▸ **GIVEN PROBLEM**
Reproduce the items word for word, from the line with "With the options being" through the end of the items, including both of those lines.

+++ DATA ROWS

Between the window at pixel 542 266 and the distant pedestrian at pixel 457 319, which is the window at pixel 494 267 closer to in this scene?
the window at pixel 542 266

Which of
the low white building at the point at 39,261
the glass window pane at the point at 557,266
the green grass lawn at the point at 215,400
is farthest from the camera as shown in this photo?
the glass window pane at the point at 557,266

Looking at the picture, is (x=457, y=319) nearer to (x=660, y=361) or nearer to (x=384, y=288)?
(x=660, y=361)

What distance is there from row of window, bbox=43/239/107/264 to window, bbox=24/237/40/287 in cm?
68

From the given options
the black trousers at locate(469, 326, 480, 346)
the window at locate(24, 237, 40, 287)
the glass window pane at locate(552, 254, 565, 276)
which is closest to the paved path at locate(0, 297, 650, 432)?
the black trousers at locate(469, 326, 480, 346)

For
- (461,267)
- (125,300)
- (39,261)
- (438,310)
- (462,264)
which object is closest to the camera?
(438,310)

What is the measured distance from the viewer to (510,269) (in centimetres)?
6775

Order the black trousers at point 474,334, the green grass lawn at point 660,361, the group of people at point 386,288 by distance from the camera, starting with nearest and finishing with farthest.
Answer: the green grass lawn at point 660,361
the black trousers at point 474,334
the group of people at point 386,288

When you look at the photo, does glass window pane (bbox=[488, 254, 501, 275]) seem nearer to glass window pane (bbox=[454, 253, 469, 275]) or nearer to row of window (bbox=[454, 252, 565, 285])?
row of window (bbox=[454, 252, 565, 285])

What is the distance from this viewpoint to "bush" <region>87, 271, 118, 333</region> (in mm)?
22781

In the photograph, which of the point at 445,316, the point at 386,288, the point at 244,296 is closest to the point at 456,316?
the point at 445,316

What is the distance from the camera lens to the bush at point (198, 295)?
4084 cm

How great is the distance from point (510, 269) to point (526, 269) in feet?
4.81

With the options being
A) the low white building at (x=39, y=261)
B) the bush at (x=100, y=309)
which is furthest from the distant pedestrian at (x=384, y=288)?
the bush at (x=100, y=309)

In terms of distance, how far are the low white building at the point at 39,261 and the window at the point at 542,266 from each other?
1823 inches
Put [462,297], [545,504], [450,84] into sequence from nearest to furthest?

++++++

▸ **RESULT FOR THIS TASK**
With the options being
A) the low white building at (x=39, y=261)
B) the bush at (x=100, y=309)
which is furthest from the distant pedestrian at (x=384, y=288)?
the bush at (x=100, y=309)

In terms of distance, how far are the low white building at the point at 39,261 and the window at the point at 542,266 from each other?
1823 inches
Put [462,297], [545,504], [450,84] into sequence from nearest to furthest?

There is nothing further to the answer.